The Role of Rock Properties in Unconventional Resource Plays

Mike Mullen (Stimulation Petrophysics Consulting)

A key component of completing unconventional reservoirs is the fracture stimulation treatment. So how does one determine the optimal treatment volumes, stage spacing and entry points? It could be a matter of trial and error. This is typically the method used by a lot of operators. It is also an expensive learning tool requiring a number of field trials. Another option would be to use modern day frac modeling simulation programs to run numerous “what if” scenarios to determine the ideal stage spacing, entry points, fluid and proppant volumes as part of an engineered completion program.
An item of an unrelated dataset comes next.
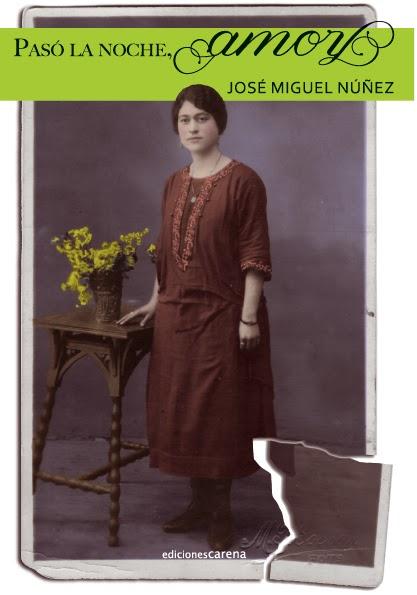 Pasó la Noche, Amor de José M. Núñez Moreno Pasó la Noche, Amor de José M. Núñez Moreno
The heart of these frac modeling programs is a robust rock property model, pore pressure, temperature and overburden gradient. The primary mechanical rock property inputs are Poisson’s Ratio and Young’s Modulus.

Typically mechanical rock properties are determined by running modern day Dipole Sonic logs. In Unconventional plays, sonic logs are not always available in the pilot well and rarely run in the lateral wellbore. In these cases, rock properties can be estimated using neural networks or deterministic models. To advance the state of completions from “poke and hope” completion optimization scheme to a more engineered completion, rock properties evaluation need to be estimated in vertical and horizontal wells for input to fracture stimulation design and modeling programs. So routinely calculating mechanical rock properties need to be included as part of the unconventional resources workflow toolkit.

Biography

Mike is the president and founder of Stimulation Petrophysics Consulting, LLC. He has over 40 years of oil field wireline logging and formation evaluation experience. During his 25-year career with Halliburton, Mike helped develop techniques for the analysis of conventional and unconventional reservoirs and deriving mechanical rock properties used in stimulation design and optimization.